Elasticsearch quickly races through the data in ways you can’t even fathom and returns a result in milliseconds.
Like a slightly nerdier Google I made over this data, I was sitting thinking things to type into this search box. I was able to filter using the fields, i.e works_at:'Github' and location_one:'London'
Some results;
- (*) - A star in Elasticsearch shows every result -
10,620,521 hits
(The dump I had was a subset) - Rows who have put their workplace as “MI6” -
136 hits
- Rows where they hometown matches my hometown -
721 hits
- Rows where the members work at the Conservative Party -
82 Hits
- Rows where the name matched an old school friend who I hadn’t talked to in a while -
1 Hit
, the number was correct.
Most common jobs;
Most common location and relationship status;
Step 6 - Mapping regions where users were affected
This didn’t work very well. The data in the breach had two address fields, and they seem to be allowed free-text entry here.

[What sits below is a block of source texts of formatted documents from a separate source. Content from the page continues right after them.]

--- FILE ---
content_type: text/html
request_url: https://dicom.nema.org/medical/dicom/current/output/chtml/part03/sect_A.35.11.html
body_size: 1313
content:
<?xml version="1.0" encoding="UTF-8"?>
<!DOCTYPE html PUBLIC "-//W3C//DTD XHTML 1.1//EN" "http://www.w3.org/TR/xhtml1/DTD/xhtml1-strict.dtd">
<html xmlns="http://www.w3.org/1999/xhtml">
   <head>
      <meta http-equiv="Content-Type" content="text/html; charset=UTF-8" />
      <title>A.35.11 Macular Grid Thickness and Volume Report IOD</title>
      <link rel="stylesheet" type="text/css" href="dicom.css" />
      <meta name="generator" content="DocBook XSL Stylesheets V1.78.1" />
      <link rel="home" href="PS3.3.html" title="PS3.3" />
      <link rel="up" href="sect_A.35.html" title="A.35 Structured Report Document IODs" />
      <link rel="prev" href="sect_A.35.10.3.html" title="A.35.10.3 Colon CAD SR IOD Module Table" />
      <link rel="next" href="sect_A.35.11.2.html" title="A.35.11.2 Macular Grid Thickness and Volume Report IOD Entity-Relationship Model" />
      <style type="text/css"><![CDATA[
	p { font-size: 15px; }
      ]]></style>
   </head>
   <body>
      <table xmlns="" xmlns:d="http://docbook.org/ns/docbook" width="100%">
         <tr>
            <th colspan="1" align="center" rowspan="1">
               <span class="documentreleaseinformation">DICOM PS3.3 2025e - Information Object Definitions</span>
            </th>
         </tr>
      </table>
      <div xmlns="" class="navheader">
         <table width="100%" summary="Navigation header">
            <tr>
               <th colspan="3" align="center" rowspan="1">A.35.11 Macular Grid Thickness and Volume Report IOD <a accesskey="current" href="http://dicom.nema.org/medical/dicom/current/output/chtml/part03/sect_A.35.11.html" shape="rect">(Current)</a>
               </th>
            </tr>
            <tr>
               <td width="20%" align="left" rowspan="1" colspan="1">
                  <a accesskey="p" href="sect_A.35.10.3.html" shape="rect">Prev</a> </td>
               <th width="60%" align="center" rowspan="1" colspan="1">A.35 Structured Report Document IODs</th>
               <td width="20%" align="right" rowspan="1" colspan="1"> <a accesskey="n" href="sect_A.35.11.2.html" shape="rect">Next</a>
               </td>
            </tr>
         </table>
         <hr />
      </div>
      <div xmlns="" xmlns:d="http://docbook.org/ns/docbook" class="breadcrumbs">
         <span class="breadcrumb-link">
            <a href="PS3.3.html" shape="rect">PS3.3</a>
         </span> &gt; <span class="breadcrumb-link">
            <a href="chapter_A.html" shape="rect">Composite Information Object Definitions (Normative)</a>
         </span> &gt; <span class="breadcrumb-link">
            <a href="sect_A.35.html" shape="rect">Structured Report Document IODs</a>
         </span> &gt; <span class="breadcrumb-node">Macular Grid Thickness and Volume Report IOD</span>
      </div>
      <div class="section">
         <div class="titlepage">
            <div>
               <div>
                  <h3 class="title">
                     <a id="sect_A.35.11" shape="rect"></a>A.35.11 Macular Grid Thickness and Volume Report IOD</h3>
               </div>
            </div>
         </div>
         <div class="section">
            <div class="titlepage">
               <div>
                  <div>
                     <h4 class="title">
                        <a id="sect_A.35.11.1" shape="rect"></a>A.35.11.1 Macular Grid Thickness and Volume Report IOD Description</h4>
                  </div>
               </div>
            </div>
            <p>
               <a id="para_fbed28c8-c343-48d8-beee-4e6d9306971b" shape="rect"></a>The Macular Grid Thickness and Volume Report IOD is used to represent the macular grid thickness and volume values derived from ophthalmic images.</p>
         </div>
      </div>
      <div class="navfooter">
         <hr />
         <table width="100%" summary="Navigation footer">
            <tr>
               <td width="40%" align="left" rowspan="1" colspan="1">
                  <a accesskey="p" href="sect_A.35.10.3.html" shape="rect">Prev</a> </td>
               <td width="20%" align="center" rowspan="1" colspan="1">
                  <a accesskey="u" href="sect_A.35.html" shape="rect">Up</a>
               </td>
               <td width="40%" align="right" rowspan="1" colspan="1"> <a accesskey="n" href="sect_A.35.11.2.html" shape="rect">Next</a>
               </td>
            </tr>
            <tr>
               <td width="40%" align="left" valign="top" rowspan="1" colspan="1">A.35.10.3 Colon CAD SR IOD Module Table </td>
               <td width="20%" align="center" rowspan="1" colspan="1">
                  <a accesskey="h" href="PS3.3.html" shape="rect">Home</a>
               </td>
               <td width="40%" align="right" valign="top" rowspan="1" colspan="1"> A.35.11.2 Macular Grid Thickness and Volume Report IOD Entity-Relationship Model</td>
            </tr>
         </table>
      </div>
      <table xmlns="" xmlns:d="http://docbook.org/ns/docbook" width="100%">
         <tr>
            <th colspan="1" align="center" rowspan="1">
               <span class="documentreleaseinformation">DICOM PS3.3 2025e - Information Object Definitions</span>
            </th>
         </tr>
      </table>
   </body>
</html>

I tried to use Elasticsearches in-built mapping data to join on the location fields by their full name, but as you can see it didn’t work very well.
- Add a layer to a map;
- Create the layer;
- Modify the layer;
- Add ISO-3166-2 Code;
- The final mapped data;
Conclusion
So there you have it - a better way to search over this huge data breach, with the ability to generate complex queries, and have results from millions of rows back in milliseconds.
This data breach is really not good news. Phone numbers should be private, because for some reason, we treat them as a security token.
To have 500m of them floating around in an easily accessible text file is a gigantic pain in the ass for many people. You can’t easily change your phone number without a lot of trouble, which makes it especially bad. For the people who have been affected by this I am truly sorry.